K.S.A. § 84-2-207; V.A.M.S. § 400.2-207.
By its terms, § 2-207 applies to an acceptance or written confirmation. It states nothing which requires
another form before the provision becomes effective.
In fact, the official comment to the section specifically provides that § § 2-207(1) and (2) apply "where an agreement has been reached orally ... and
is followed by one or both of the parties sending formal memoranda embodying the
terms so far agreed and adding terms not discussed." Official Comment 1 of UCC § 2- 207.
In addition, the Seventh Circuit provided no explanation for its conclusion that "the vendor is the master of the offer." See ProCD, 86 F.3d at 1452 (citing nothing in support of proposition); Hill, 105 F.3d at 1149 (citing ProCD ). In typical consumer transactions, the purchaser is the offeror, and the vendor is the offeree. See Brown Mach., Div. of John Brown, Inc. v. Hercules, Inc., 770 S.W.2d 416, 419 (Mo.App.1989) (as general rule orders are considered offers to purchase); Rich Prods. Corp. v. Kemutec Inc., 66 F.Supp.2d 937, 956 (E.D.Wis.1999) (generally price quotation is invitation to make offer and purchase order is offer). . . . The Court therefore assumes for purposes of the motion to dismiss that plaintiff offered to purchase the computer (either in person or through catalog order) and that Gateway accepted plaintiff's offer (either by completing the sales transaction in person or by agreeing to ship and/or shipping the computer to plaintiff). . . .

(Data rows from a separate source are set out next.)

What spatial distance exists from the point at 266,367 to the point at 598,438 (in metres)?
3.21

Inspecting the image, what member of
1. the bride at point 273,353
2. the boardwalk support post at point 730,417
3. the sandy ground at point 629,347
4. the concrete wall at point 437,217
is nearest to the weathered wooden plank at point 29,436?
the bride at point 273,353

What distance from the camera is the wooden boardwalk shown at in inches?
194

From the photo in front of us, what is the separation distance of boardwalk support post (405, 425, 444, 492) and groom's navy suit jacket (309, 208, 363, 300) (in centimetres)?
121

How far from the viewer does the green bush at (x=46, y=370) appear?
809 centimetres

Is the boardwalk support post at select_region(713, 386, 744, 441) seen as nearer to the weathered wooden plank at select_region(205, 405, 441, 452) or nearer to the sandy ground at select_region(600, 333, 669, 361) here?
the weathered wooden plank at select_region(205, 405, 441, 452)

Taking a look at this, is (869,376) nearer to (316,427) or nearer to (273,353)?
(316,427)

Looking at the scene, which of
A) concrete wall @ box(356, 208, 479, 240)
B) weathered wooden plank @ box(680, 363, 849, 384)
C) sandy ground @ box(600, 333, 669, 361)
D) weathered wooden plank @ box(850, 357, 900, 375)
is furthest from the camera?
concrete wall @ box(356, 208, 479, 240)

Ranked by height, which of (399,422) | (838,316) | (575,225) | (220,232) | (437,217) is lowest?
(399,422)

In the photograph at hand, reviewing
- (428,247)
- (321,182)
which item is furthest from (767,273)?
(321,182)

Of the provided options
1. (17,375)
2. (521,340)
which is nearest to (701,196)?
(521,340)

The cases the court cites show that the display of an item in a retail store is not an offer from the retailer to sell the item. However, when a consumer purchases a product in a retail store, the customer typically enters two contracts: one with the store, and one with the manufacturer of the item purchased. The warranties asserted in the contract that comes with the item are asserted by the manufacturer (unless the consumer purchases and additional warranty from the store). In light of these considerations, do the cases cited by the court show that Gateway is the manufacturer?
Under §2-207, the Standard Terms constitute either an expression of acceptance or written confirmation.
As an expression of acceptance, the Standard Terms would constitute
a counter-offer only if Gateway expressly made its acceptance conditional on
plaintiff's assent to the additional or different terms. K.S.A. § 84-2-207(1); V.A.M.S. § 400.2- 207(1). "[T]he
conditional nature of the acceptance must be clearly expressed in a manner
sufficient to notify the offeror that the offeree is unwilling to proceed with
the transaction unless the additional or different terms are included in the
Brown Machine, 770 S.W.2d at 420. Gateway provides no evidence that at the
time of the sales transaction, it informed plaintiff that the transaction was
conditioned on plaintiff's acceptance of the Standard Terms. Moreover, the mere fact that
Gateway shipped the goods with the terms attached did not communicate to
plaintiff any unwillingness to proceed without plaintiff's agreement to the
Standard Terms. See, e.g.,
Arizona Retail, 831 F.Supp. at 765 (conditional acceptance analysis rarely appropriate where
contract formed by performance but goods arrive with conditions attached);
Leighton Indus., Inc. v. Callier Steel Pipe & Tube, Inc., 1991 WL 18413, *6, Case No.
89-C-8235 (N.D.Ill. Feb. 6, 1991)
Because plaintiff is not a merchant, additional or different terms
contained in the Standard Terms did not become part of the parties' agreement
unless plaintiff expressly agreed to them.